══ Text segment ══

Communication and Swallowing Disorders
Swallowing Disorders (dysphagia)
Swallowing disorders (dysphagia) can cause food or liquid to enter the airway and result in coughing, choking, pulmonary problems, inadequate nutrition and/or hydration, and weight loss. Dysphagia can result from congenital or acquired neurologic damage such as cerebral palsy or stroke, progressive neurologic diseases such as Parkinson's disease, and surgical revision of the head and neck for treatment of diseases such as cancer.
Language disorders are characterized by deficiencies in comprehending, producing, and using language.
- Language disorders in children include difficulty in learning new vocabulary, expressing ideas clearly, understanding questions, and following directions that are heard and/or read.
- Aphasia occurs following brain damage and interferes with expressing thoughts and feelings, understanding what is said or written, and limits the ability to participate in communication activities.
Cognitive-linguistic disorders resulting from traumatic brain injury may affect attention, memory, reasoning, problem solving, executive functioning (e.g., self-awareness, planning, initiating, flexible thinking), receptive and expressive language, speech production, reading, and writing.
Speech disorders affect how sounds and words are articulated.
- Dysarthria is a neurologic motor speech disorder characterized by slow, weak, uncoordinated movements of the speech musculature. It can be congenital (e.g., cerebral palsy) or acquired (e.g., stroke, brain injury, Parkinson's disease).
- Apraxia refers to a neurologic motor speech disorder resulting in difficulty coordinating and sequencing muscle movements to produce sounds in syllables and words.
- Speech sound disorders in children include problems with articulation (producing sounds) and phonological processes (sound patterns) resulting from a developmental delay or associated with a physical impairment such as cleft lip and/or palate or a hearing loss.

═══

> **Exercise objective**
Pick up the overview of communication and swallowing disorders above where its last sentence ends, and continue it in the same style.

══ Provided records ══

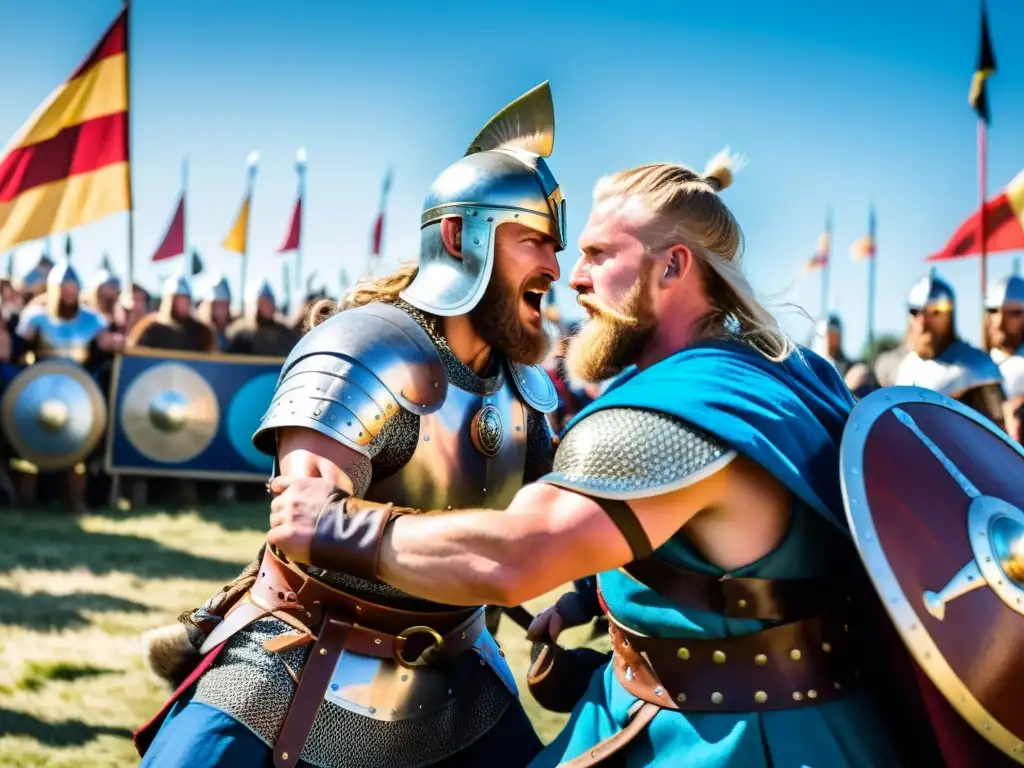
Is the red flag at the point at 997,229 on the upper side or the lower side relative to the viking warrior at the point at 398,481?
upper

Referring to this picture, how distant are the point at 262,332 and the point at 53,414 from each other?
2508 millimetres

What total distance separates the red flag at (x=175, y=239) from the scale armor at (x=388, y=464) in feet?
44.5

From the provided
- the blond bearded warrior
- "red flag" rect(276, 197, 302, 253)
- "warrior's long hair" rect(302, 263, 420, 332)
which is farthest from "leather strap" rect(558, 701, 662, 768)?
"red flag" rect(276, 197, 302, 253)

═══

> **Response to this task**
Resonance disorders result from an imbalance of sound vibration in the oral, nasal, and pharyngeal cavities during speech. Abnormal resonance can occur if there is obstruction in one of the cavities, causing hyponasality or cul-de-sac resonance, or if there is velopharyngeal dysfunction (VPD), causing hypernasality and/or nasal emission.
Voice Disorders (dysphonia)
Voice disorders (dysphonia) range from mild hoarseness to complete loss of voice and limit the effectiveness of oral communication. Voice disorders are characterized by abnormal pitch, loudness, vocal quality, and/or vocal strain and fatigue resulting from disordered laryngeal function associated with vocal misuse, phonotrauma, medical or physical conditions (e.g., vocal nodules, vocal fold paralysis, laryngeal cancer, laryngopharyngeal reflux) or psychological factors.
Paradoxical Vocal Cord Dysfunction and Habit Cough
Paradoxical vocal cord dysfunction and habit cough may be associated with hyper-responsiveness of the larynx to reflexively protect the airway, particularly in the presence of irritants such as laryngopharyngeal reflux or post-nasal drainage.
Fluency Disorders (disfluencies)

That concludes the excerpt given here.